Turning to wheat, Ukraine and Russia sign agreement – Politics

Turning to wheat, Ukraine and Russia sign agreement – Politics

Turning point in Ukraine’s wheat crisis: What should be the first real agreement on corridors in the Black Sea to export grain from Ukraine’s ports will be signed on Friday in Istanbul. And above all, the first agreement between Moscow and Kiev since the start of the war on February 24. It is no coincidence that the Secretary-General of the United Nations, Antonio Guterres, was also present. This was announced by the office of Turkish President Recep Tayyip Erdogan, the chief mediator of the agreement to be signed by the Russian and Ukrainian delegations at the lavish Dolmabahce Palace on the Bosphorus.

It was understood that the agreement had been in the air since the meeting three days ago in Tehran between Erdogan and Russian President Vladimir Putin, who spoke of “progress in the export of Ukrainian wheat”, which he described as a “good gesture”. However, Putin himself stressed that any agreement must also include a ban on exports of Russian wheat.
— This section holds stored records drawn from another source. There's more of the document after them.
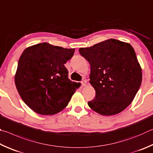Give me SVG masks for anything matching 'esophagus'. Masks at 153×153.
<instances>
[{
  "label": "esophagus",
  "instance_id": "esophagus-1",
  "mask_svg": "<svg viewBox=\"0 0 153 153\" xmlns=\"http://www.w3.org/2000/svg\"><path fill=\"white\" fill-rule=\"evenodd\" d=\"M87 83V82L86 81H85V80H83V81H82L81 82V84H82V86H83V87L86 86Z\"/></svg>",
  "mask_w": 153,
  "mask_h": 153
}]
</instances>
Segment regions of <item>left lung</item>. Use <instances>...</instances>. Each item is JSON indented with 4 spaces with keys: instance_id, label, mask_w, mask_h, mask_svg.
<instances>
[{
    "instance_id": "obj_1",
    "label": "left lung",
    "mask_w": 153,
    "mask_h": 153,
    "mask_svg": "<svg viewBox=\"0 0 153 153\" xmlns=\"http://www.w3.org/2000/svg\"><path fill=\"white\" fill-rule=\"evenodd\" d=\"M79 52L91 66L90 84L95 97L88 105L103 116L120 113L132 103L142 82V68L126 42L109 39Z\"/></svg>"
}]
</instances>
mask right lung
Segmentation results:
<instances>
[{"label": "right lung", "mask_w": 153, "mask_h": 153, "mask_svg": "<svg viewBox=\"0 0 153 153\" xmlns=\"http://www.w3.org/2000/svg\"><path fill=\"white\" fill-rule=\"evenodd\" d=\"M74 49L42 43L27 48L18 62L15 83L21 99L41 115H53L68 105L77 82L68 79L64 64Z\"/></svg>", "instance_id": "obj_1"}]
</instances>
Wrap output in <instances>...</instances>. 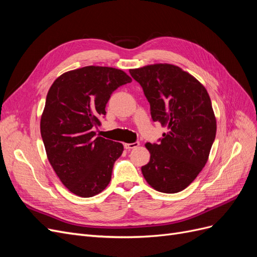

For his part, Turkish Foreign Minister Mevlut Cavusoglu said that “when we solve this problem, not only wheat and sunflower oil export route from Ukraine, but also products from Russia will be opened.”

Hence the turning point and advertising. “The wheat export agreement, which is of fundamental importance to global food security, will be signed in Istanbul under the auspices of President Erdoğan and UN Secretary-General Guterres with the Ukrainian and Russian delegations,” said spokesman for Turkish leader Ibrahim Kalin. .
A member of the Kyiv delegation to the negotiations, Rustam Omirov, said that shipments could be resumed from three ports under full Ukrainian control, namely, Odessa, Pevdeny and Chornomoresk. An estimated 25 million tons of wheat and other grains were blocked at Ukrainian ports. The blockade caused a global food crisis.
Meanwhile, the nuclear spectrum continues to hover over the war, even if at the moment concerns center around a possible accident at the Zaporizhzhya power plant, at the center of the fighting, rather than a clash of great powers. The Ukrainians accused the Russians of wanting to use the plant – the largest in Europe, which includes six reactors – to store missiles, tanks and explosives. While Moscow stated that Kyiv forces’ attacks on the site aimed at causing a “nuclear catastrophe in Europe.”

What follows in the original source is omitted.